Pada 2002, O’Keefe mempelopori apa yang orang akan anggap sebagai upaya tidak realistik: sebuah upaya mencegah invasi AS atas Irak dengan menjadikan para relawan Barat sebagai perisai manusia di lokasi-lokasi strategis di Irak. Upayanya dalam Truth Justice Peace (TJP) gagal, tapi semangat O’Keefe untuk mengikuti hati nuraninya sendiri terus berlanjut.
Berikut adalah pernyataan O’Keefe tiba di Istanbul setelah mengalami pemukulan brutal dari militer Israel di Bandara sebelum dideportasi ke Turki. O’Keefe kini warga negara Irlandia-Palestina setelah pada 2001 melepaskan kewarganegaraan AS sebagai protes atas rencana agresi atas Irak.

> TUGAS YANG DIKERJAKAN:
[A] Menurut bacaan, pada tahun berapa O’Keefe melepaskan kewarganegaraan AS?
[B] Tolong tentukan apakah tiap pernyataan berikut sesuai dengan bacaan, dengan jawaban ya atau tidak serta kutipan kata-kata bacaan yang menentukannya: (i) Upaya O’Keefe dalam Truth Justice Peace berhasil. (ii) O’Keefe dideportasi ke Turki. (iii) O’Keefe kini warga negara AS.
[C] Salin ulang kata demi kata seluruh bagian bacaan mulai dari "Pada 2002, O’Keefe" terus sampai ke "sendiri terus berlanjut.".

> ISI KUMPULAN DATA:
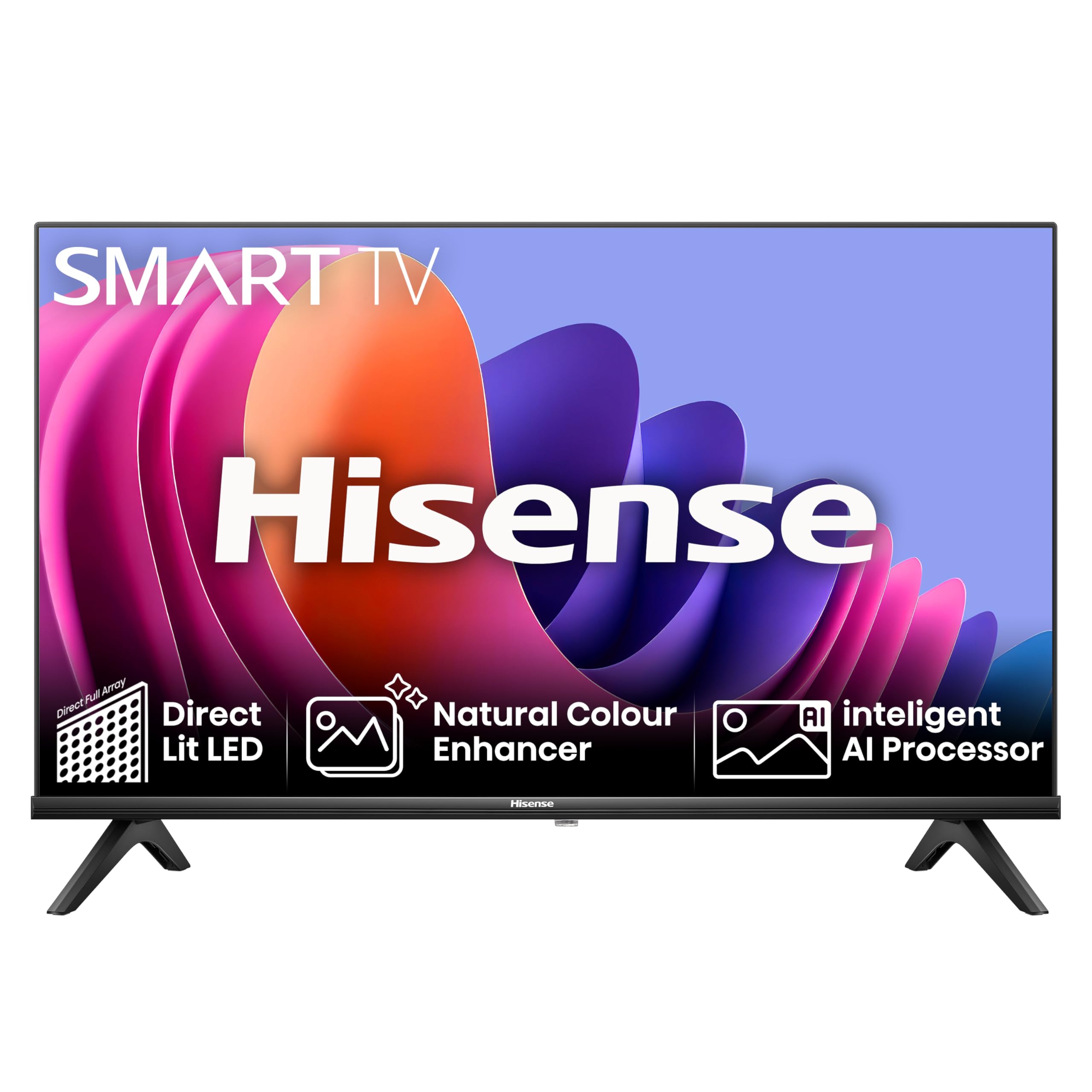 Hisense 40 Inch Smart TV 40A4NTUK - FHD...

> DAFTAR JAWABAN:
[A] Pada 2001.

[B]
(i) Tidak: "Upayanya dalam Truth Justice Peace (TJP) gagal"
(ii) Ya: "sebelum dideportasi ke Turki"
(iii) Tidak: "O’Keefe kini warga negara Irlandia-Palestina"

[C]
Pada 2002, O’Keefe mempelopori apa yang orang akan anggap sebagai upaya tidak realistik: sebuah upaya mencegah invasi AS atas Irak dengan menjadikan para relawan Barat sebagai perisai manusia di lokasi-lokasi strategis di Irak. Upayanya dalam Truth Justice Peace (TJP) gagal, tapi semangat O’Keefe untuk mengikuti hati nuraninya sendiri terus berlanjut.